L’Allemagne était lasse du Culturkampf : en Bade, le ministère Jolly était renvoyé par le grand-duc ; en Hesse, la consigne était d’appliquer le plus doucement possible les lois contre l’Église. L’archevêque Melchers, du fond de son exil, s’intéressait au futur renouvellement du Reichstag : l’Allemagne y proclamerait-elle sa lassitude ? Il écrivait à l’évêque Martin, le 30 juin 1876 : « Si les prochaines élections répondent aux désirs du gouvernement, il n’y a pas de changement à attendre dans le Culturkampf. Si les résultats sont tels que le parti du gouvernement ne garde pas une prépondérance solide, alors on peut s’attendre à ce que le gouvernement fasse tout pour rallier le Centre. »

En janvier 1877, le peuple allemand vota. Les protestans orthodoxes eurent à se féliciter d’un renouveau du parti conservateur : de 21, le chiffre de ses membres remontait à 40. A la joie des catholiques, le Centre, qui, dans le précédent Reichstag, disposait de 91 voix, gagnait deux sièges encore.

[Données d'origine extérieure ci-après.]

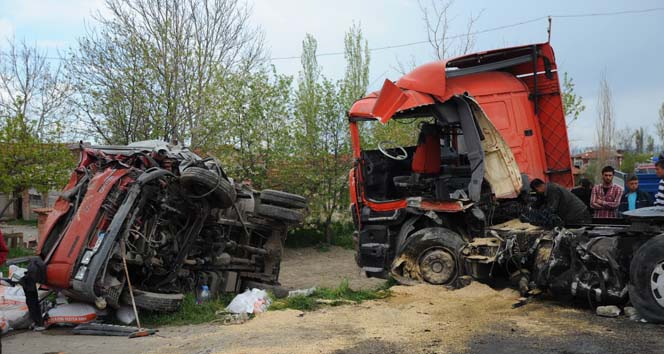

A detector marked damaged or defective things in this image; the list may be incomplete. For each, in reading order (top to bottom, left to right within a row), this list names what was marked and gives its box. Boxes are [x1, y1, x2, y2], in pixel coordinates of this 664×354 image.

damaged semi-truck [37, 141, 306, 312]
damaged semi-truck [348, 42, 664, 322]
overturned red truck [348, 42, 664, 322]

Les nationaux-libéraux en perdaient 25 ; ils descendaient de 152 à 127. Une pareille disgrâce frappait les progressistes : ils étaient sortis 49, ils rentraient 35 ; on les sentait désunis, sans boussole. L’ascension lente, mais régulière des socialistes continuai ! : de 9, ils devenaient 12, et dans l’ensemble de l’Empire avaient obtenu 493 441 voix, — 141 770 de plus qu’en 1874. On se consolait, dans les cercles officiels, en constatant que leur parti n’était pas encore assez nombreux pour avoir le droit de déposer des motions ; mais les observateurs qui voyaient clair sentaient que la consolation n’était qu’éphémère. Ce progrès du socialisme apparaissait aux conservateurs et à l’Empereur comme la justification de leurs alarmes : gare à l’Etat, pensaient-ils, si la religion achevait de décliner !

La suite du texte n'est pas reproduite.